Just make sure if you do start it over you let it age a little before placing shrimps in there,they really do not fare well with new tanks.


----------



## snail (Aug 6, 2010)

It doesn't really look that bad to me. I would consider cleaning up what algae, damaged leaves etc you can, put it on a timer for the light and see if it settles. My experience with small tanks is that they are prone to algae outbreaks when first set up but that will get better with time. Of course if you want to rescape anyway maybe it's easier just to pull it down. Do you plan on fish? Being such a small tank you selection is quite limited but it is a really pretty little tank.


----------



## snail (Aug 6, 2010)

Any updates?


----------



## pudding (Jan 25, 2012)

I'm battling with my camera at the moment but I will post a picture as soon as I can (unless the camera wins). Still no stock, but it's clean and running nicely so hope to add some little creatures soon.


----------



## snail (Aug 6, 2010)

That's good you've got it sorted. Out of interest, did you decide to take it apart, or just wait the algae out?


----------



## pudding (Jan 25, 2012)

Right, sorry for delayed reply. 

I took the entire thing apart, threw out the gravel, scrubbed the glass and the filter.
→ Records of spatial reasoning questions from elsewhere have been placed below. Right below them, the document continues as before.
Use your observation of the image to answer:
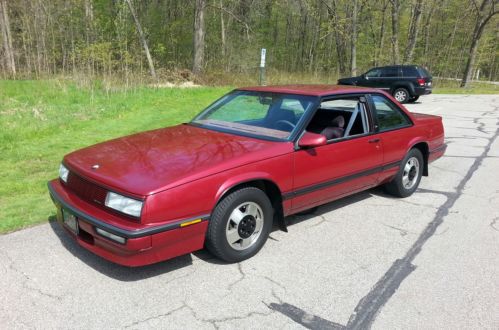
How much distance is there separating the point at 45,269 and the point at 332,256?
8.01 feet

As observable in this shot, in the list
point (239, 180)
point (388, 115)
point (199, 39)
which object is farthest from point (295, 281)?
point (199, 39)

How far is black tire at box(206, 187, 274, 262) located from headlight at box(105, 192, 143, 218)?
615 millimetres

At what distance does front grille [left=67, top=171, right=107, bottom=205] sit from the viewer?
9.87 ft

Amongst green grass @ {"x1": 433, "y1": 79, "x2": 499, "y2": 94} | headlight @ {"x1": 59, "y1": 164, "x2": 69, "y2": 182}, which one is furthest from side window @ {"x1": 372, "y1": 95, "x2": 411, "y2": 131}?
green grass @ {"x1": 433, "y1": 79, "x2": 499, "y2": 94}

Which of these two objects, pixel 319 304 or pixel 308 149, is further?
pixel 308 149

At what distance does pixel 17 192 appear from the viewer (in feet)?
16.1

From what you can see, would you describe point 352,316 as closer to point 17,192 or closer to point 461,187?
point 461,187

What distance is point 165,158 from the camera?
10.9 ft

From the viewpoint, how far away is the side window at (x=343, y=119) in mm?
4383

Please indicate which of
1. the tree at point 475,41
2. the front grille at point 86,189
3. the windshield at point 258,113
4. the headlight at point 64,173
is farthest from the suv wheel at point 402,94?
the front grille at point 86,189

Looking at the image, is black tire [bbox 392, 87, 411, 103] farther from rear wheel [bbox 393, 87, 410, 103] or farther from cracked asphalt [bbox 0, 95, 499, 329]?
cracked asphalt [bbox 0, 95, 499, 329]

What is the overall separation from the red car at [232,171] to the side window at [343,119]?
0.01 meters

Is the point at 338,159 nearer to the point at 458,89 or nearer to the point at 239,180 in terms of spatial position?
the point at 239,180

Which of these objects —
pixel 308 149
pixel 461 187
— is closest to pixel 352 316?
pixel 308 149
Refilled with new black sand, a new filter cartridge, a valisneria, limnophilia sessiflora, and some willow moss lashed to a rock. Let it cycle for two weeks, and today added a mossball and an interesting rock from the LFS.

I took in a water sample when I went to get the plants today. I've been testing the pH and the hardness myself, and have been hovering around the 7.2/7.3 pH mark. Pre-restart, it was around the 8 mark so I suspect something in the old gravel was skewing the alkali levels. 

As a pleasant surprise it turns out all my nitrate/nitrate levels are fine, so I brought home six RCS who all seem to be settling in nicely. Hope they'll breed as well - they're fairly expensive here (about US$8 each) and I wouldn't mind a few more!


----------